PROBLEM SET ->
- A) Answer these questions using the article on the Nevada Wolf Pack basketball team:
(i) Which team was Nevada leading, and by how many points?
(ii) Who did Caleb Martin try to tap the ball away from?
(iii) What words does the writer suggest the Wolf Pack plaster on a t-shirt?
- B) Reproduce part of the Wolf Pack basketball article word for word, beginning at the words "Nothing easy here. Remember" and stopping after "a helpful reminder.".
- C) Write what comes next in the article about the Nevada Wolf Pack basketball team, starting after its final sentence.

SELECTED EXCERPT ->
=====

Wolf Pack learn valuable lesson in Laramie | RecordCourier.com

Wolf Pack learn valuable lesson in Laramie

The Nevada Wolf Pack men's basketball team safely and comfortably led the Boise State Broncos by five points with five seconds to play 10 days ago at Lawlor Events Center when Caleb Martin handed us all a teachable moment.

"Towards the end of the game when I tried to reach in there and tap it from the big dude (Boise's Zach Haney) and the ref called a little foul," the Wolf Pack junior remembered with a smile. "The ref said, 'Come on, man. Why'd you do that?' I just said, 'Man, we can't do nothing easy here. Nothing easy here.'"

Nothing easy here. Remember those three simple yet important words as this season reaches a crescendo over the next two months. The Wolf Pack might want to plaster those meaningful words on a t-shirt and wear it during the pre-game warm-ups just to serve as a helpful reminder.

=====

Questions about scenes in images
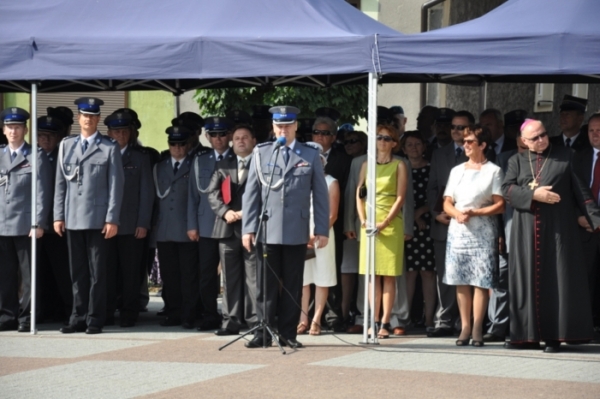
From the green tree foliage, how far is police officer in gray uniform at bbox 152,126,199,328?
9.90 m

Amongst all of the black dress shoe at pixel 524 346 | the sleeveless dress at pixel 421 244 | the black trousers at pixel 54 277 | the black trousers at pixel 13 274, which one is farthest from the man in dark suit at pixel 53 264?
the black dress shoe at pixel 524 346

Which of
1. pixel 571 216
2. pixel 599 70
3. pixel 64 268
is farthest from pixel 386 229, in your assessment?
pixel 64 268

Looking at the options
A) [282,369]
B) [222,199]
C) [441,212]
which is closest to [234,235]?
[222,199]

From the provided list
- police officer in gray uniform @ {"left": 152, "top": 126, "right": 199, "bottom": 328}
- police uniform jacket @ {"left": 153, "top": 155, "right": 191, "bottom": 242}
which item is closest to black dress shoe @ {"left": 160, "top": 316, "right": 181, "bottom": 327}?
police officer in gray uniform @ {"left": 152, "top": 126, "right": 199, "bottom": 328}

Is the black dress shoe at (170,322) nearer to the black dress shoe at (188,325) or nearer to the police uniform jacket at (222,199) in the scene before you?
the black dress shoe at (188,325)

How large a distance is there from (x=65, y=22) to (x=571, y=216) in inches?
205

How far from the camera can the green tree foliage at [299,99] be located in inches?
906

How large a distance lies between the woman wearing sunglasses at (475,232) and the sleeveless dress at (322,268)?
1260 mm

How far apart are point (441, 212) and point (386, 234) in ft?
1.93

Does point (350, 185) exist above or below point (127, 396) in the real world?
above

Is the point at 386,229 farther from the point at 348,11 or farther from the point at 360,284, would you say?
the point at 348,11

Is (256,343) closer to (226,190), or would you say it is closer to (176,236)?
(226,190)

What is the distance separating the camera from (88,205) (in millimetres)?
12047

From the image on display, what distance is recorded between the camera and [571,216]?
10.8 m
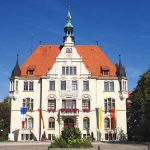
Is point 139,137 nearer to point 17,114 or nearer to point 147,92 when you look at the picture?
point 147,92

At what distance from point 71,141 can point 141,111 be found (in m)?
20.3

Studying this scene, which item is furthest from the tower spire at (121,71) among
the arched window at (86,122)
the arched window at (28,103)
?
the arched window at (28,103)

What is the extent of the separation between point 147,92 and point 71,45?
1965 centimetres

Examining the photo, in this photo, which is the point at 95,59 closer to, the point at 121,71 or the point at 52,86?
the point at 121,71

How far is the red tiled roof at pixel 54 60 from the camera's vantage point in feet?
211

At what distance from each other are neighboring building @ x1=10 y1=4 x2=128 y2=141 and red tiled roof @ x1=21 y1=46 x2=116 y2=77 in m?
0.20

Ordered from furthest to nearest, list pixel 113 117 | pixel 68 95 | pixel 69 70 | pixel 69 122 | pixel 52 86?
pixel 69 70 → pixel 52 86 → pixel 68 95 → pixel 113 117 → pixel 69 122

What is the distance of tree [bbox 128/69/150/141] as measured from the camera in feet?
164

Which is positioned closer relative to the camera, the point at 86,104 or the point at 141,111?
the point at 141,111

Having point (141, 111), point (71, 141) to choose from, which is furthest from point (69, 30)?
point (71, 141)

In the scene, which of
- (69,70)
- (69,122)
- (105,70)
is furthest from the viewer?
(105,70)

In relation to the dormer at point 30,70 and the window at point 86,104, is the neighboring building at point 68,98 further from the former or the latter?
the dormer at point 30,70

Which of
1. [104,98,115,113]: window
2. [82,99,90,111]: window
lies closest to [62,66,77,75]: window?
[82,99,90,111]: window

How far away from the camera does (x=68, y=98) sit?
61.5 m
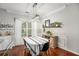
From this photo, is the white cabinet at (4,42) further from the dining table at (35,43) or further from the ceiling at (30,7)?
the ceiling at (30,7)

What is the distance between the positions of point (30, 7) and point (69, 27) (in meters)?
0.90

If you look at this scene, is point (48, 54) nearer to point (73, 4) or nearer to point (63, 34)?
point (63, 34)

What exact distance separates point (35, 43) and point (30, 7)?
0.74 meters

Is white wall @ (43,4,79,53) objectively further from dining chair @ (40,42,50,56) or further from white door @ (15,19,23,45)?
white door @ (15,19,23,45)

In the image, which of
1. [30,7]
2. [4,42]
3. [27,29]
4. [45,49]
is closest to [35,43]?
[45,49]

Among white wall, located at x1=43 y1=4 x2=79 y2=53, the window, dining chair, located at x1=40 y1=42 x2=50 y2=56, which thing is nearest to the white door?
the window

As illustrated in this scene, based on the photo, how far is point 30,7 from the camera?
2.07 meters

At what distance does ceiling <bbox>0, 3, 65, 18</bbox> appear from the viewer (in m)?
2.03

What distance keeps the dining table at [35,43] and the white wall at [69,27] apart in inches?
13.8

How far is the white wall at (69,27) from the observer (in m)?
2.04

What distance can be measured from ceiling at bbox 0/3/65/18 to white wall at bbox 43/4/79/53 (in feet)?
0.42

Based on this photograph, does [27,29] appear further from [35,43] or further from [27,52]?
[27,52]

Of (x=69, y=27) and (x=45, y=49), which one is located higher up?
(x=69, y=27)

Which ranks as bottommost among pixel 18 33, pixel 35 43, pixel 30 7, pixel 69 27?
pixel 35 43
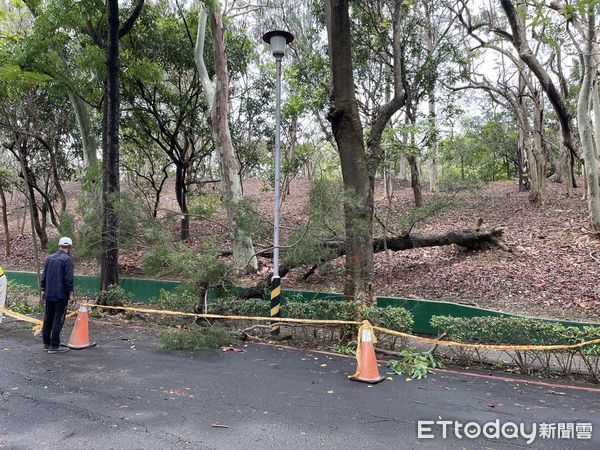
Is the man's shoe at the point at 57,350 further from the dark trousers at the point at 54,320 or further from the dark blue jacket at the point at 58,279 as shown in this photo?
the dark blue jacket at the point at 58,279

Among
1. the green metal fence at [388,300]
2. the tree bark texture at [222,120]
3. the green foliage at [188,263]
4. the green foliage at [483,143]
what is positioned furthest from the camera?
the green foliage at [483,143]

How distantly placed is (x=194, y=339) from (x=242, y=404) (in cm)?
292

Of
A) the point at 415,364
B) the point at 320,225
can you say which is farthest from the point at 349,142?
the point at 415,364

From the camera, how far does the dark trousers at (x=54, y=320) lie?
7.07 meters

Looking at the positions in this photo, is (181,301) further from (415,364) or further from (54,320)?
(415,364)

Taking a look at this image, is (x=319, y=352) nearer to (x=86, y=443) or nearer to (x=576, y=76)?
(x=86, y=443)

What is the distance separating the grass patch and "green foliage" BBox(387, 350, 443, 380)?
9.70 ft

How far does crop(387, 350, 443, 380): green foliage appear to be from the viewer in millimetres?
6145

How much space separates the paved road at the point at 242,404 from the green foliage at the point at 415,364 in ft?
0.53

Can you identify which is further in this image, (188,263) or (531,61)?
(531,61)

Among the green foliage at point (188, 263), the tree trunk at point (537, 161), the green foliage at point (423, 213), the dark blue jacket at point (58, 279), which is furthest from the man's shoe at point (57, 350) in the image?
the tree trunk at point (537, 161)

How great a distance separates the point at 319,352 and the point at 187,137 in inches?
544

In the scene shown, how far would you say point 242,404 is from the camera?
4.86 meters

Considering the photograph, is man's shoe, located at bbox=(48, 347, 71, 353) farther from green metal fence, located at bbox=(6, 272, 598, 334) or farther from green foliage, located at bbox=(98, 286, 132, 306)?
green foliage, located at bbox=(98, 286, 132, 306)
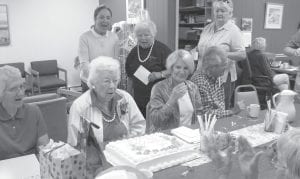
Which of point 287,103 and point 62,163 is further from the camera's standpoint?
point 287,103

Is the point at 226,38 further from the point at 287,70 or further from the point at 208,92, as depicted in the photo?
the point at 287,70

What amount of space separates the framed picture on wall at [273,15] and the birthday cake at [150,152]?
5.61m

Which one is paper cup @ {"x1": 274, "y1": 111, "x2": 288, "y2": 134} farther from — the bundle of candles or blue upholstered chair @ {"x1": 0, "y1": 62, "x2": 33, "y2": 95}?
blue upholstered chair @ {"x1": 0, "y1": 62, "x2": 33, "y2": 95}

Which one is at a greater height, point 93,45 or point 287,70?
point 93,45

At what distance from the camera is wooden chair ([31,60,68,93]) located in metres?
5.90

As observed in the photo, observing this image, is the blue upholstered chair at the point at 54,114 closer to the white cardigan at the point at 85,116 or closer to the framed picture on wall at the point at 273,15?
the white cardigan at the point at 85,116

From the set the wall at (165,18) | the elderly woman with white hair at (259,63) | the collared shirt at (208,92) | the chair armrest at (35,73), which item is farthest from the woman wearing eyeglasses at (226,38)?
the chair armrest at (35,73)

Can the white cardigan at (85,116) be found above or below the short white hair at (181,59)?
below

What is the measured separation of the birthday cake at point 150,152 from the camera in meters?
1.41

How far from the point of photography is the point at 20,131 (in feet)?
6.35

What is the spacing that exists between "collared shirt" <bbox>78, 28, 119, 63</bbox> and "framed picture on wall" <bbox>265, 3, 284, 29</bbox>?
4422 millimetres

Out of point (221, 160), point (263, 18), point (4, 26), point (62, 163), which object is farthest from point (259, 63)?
point (4, 26)

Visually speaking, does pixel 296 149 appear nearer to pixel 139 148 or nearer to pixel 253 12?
pixel 139 148

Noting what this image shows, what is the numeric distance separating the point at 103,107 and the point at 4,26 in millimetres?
4956
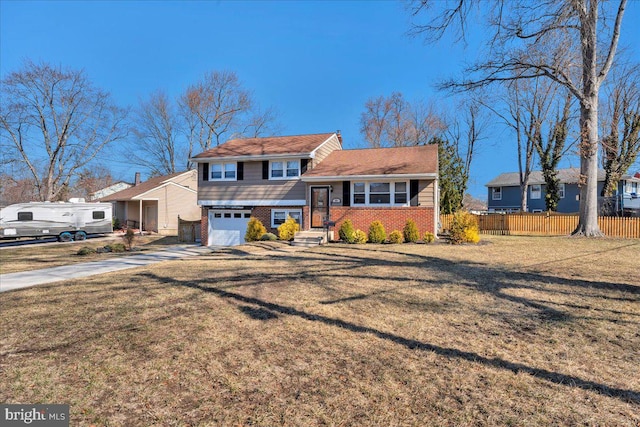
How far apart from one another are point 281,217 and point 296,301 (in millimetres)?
12690

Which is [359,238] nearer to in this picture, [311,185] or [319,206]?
[319,206]

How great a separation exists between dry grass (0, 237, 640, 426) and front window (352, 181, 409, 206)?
9.12m

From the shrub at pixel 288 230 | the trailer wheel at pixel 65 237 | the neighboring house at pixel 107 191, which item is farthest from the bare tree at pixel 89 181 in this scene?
the shrub at pixel 288 230

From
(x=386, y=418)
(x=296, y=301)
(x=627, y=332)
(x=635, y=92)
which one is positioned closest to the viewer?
(x=386, y=418)

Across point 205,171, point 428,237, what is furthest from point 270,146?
point 428,237

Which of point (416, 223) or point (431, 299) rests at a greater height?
point (416, 223)

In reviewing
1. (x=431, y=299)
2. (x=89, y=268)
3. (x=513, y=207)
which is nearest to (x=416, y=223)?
(x=431, y=299)

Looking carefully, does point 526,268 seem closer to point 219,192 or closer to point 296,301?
point 296,301

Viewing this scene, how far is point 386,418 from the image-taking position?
8.34ft

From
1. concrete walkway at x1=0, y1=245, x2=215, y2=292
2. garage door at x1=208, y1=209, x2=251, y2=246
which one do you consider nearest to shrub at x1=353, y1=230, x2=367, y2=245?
garage door at x1=208, y1=209, x2=251, y2=246

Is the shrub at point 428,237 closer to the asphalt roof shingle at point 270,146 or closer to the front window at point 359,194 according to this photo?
the front window at point 359,194

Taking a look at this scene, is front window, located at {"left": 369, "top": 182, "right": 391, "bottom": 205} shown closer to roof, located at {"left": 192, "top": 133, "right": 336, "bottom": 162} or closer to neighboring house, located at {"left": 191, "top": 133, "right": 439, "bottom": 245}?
neighboring house, located at {"left": 191, "top": 133, "right": 439, "bottom": 245}

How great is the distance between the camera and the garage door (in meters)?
19.0

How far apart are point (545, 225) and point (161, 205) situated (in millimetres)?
27117
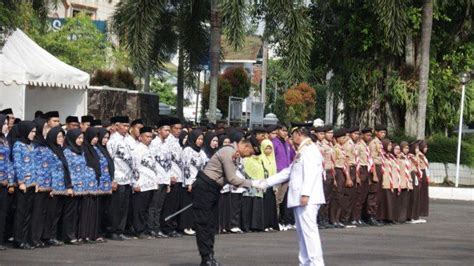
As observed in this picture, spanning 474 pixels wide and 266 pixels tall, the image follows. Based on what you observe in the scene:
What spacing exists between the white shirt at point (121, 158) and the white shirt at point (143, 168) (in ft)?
0.42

=====

SET OF ANSWERS ->
- A)
(i) The Boise State Broncos, by five points.
(ii) Boise's Zach Haney.
(iii) "Nothing easy here."

- B)
Nothing easy here. Remember those three simple yet important words as this season reaches a crescendo over the next two months. The Wolf Pack might want to plaster those meaningful words on a t-shirt and wear it during the pre-game warm-ups just to serve as a helpful reminder.

- C)
Nothing easy here. Who said college basketball was supposed to be easy? Men's college basketball isn't professional wrestling, a Connecticut women's basketball game or Tom Brady in the AFC Championship game. Yes, the Wolf Pack is 18-4 overall this season and on top of the Mountain West Conference at 7-1. And, yes, the Pack has jumped into the national Top 25 rankings twice already this year and will likely be back for a third time before you can recite the words to The Law of the Jungle.

But, as Ringo Starr once said, "It don't come easy. You got to pay your dues if you want to sing the blues."

One of those painful dues the Wolf Pack has paid this season took place just last week in Laramie, Wyo. Nobody said it would be easy but nobody expected the yellow and brown slop the Pack stepped into last week.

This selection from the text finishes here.